**Consigne 1:**
Dans l'entretien sur le cinéma ivoirien, recopiez le passage qui va de "MT : Comment" jusqu'à "cherchent à comprendre." en remplaçant "Babywood" par "Abiwood".
**Consigne 2:**
Poursuivez l'entretien sur le cinéma ivoirien à partir de sa dernière phrase.

Yolande Bogui, productrice, scénariste et directrice de Emmaüs Production, présidente de l'Association Internationale des Femmes du Cinéma et de l'Audiovisuel (AIFCA), a conduit une délégation d’acteurs du cinéma ivoirien lors du dernier festival de Cannes en France. Renforcement de leur champ d’activité, valorisation du label cinématographique ivoirien, recherche de partenariats financiers, réseautage étaient au menu de leur voyage. Elle nous dresse également son regard sur le cinéma ivoirien. Par notre correspondant, Mory Touré
Délégation ivoirienne pour le festival de Cannes 2025 en France
MT : Bonjour Mme Yolande, vous êtes de retour du festival de Cannes 2025, où vous avez conduit un consortium de réalisateurs et d’acteurs du cinéma ivoirien. Quelles sont vos impressions à chaud sur ce voyage ?
YB : « Merci déjà de me donner l’opportunité de m’exprimer. Effectivement, j’étais à Cannes avec un comité, une délégation d’une dizaine de professionnels ivoiriens. Je tiens d’abord à remercier le ministère de la Culture, ainsi que le ministère de la Communication, porte-parole du gouvernement, et l’ASDM (Agence de Soutien au Développement des Médias), qui nous ont soutenus.
Mon impression première est celle d’une grande satisfaction d’avoir participé à un rendez-vous international aux côtés de Cannes avec la Côte d’Ivoire. C’est ma première satisfaction. Ensuite, en tant que professionnelle, c’est d’avoir pu exprimer mon talent, montrer ma créativité, au sein d’un environnement de production d’un très haut niveau. Et cela ne s’achète pas, ça se vit. Voilà mes deux premières impressions. »
MT : Comment les autres acteurs du cinéma perçoivent-ils aujourd’hui le développement du cinéma ivoirien, souvent appelé "Babywood", au sein des industries cinématographiques mondiales comme Hollywood, Bollywood et Nollywood ?
YB : « C’est un regard très, très positif, car j’ai moi-même été très étonnée de constater l’attraction qu’a suscitée la délégation ivoirienne. Il est vrai que, lorsqu’on vient à un festival comme Cannes, ce n’est pas tant le nombre de personnes qui compte, mais les retours, les sollicitations, les personnes qui cherchent à comprendre.
Nous avons été particulièrement touchés par l’intérêt manifesté par des délégations américaines désireuses de savoir ce que portait la Côte d’Ivoire. Surtout les anglophones, qui, je ne sais pas si c’est par curiosité, se sont montrés très intéressés, et cela m’a vraiment interpellée.
Ensuite, nous avons eu des rencontres francophones. J’ai participé à des rencontres organisées par le CNC (Centre National du Cinéma), où plus de cent producteurs francophones étaient réunis pour sélectionner des projets. J’y suis allée avec mon confrère Franck Vlehi. Nous avons suscité beaucoup d’intérêt.

**Données enregistrées:**
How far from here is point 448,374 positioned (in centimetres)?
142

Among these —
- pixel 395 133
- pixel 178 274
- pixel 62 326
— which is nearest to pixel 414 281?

**Résultat 1:**
MT : Comment les autres acteurs du cinéma perçoivent-ils aujourd’hui le développement du cinéma ivoirien, souvent appelé "Abiwood", au sein des industries cinématographiques mondiales comme Hollywood, Bollywood et Nollywood ?
YB : « C’est un regard très, très positif, car j’ai moi-même été très étonnée de constater l’attraction qu’a suscitée la délégation ivoirienne. Il est vrai que, lorsqu’on vient à un festival comme Cannes, ce n’est pas tant le nombre de personnes qui compte, mais les retours, les sollicitations, les personnes qui cherchent à comprendre.

**Résultat 2:**
Je peux dire que la Côte d’Ivoire intéresse le monde. Il est évident qu’il se passe quelque chose en Côte d’Ivoire. Les gens veulent en savoir davantage. Nous avons beaucoup d’opportunités, et des projets porteurs arrivent. »
MT : Quel est aujourd'hui l’état de la production cinématographique en Afrique, notamment en Côte d'Ivoire, après une période où le nord finançait le sud et avec l’émergence récente de nombreuses productions africaines ?
YB : « L’état des lieux de la production cinématographique en Côte d'Ivoire montre beaucoup d’avancées. J’aimerais ici saluer madame la ministre de la Culture, je suis très difficile en éloges, mais cette dame m'a marqué par sa patience, son travail discret, par les avancées et la vision qu’elle a pour le cinéma. Ce n'est pas un cinéma à court terme. Elle veut investir dans le long terme, en mettant l'accent sur la formation et l’accompagnement des professionnels pour se renforcer. Elle est très réaliste.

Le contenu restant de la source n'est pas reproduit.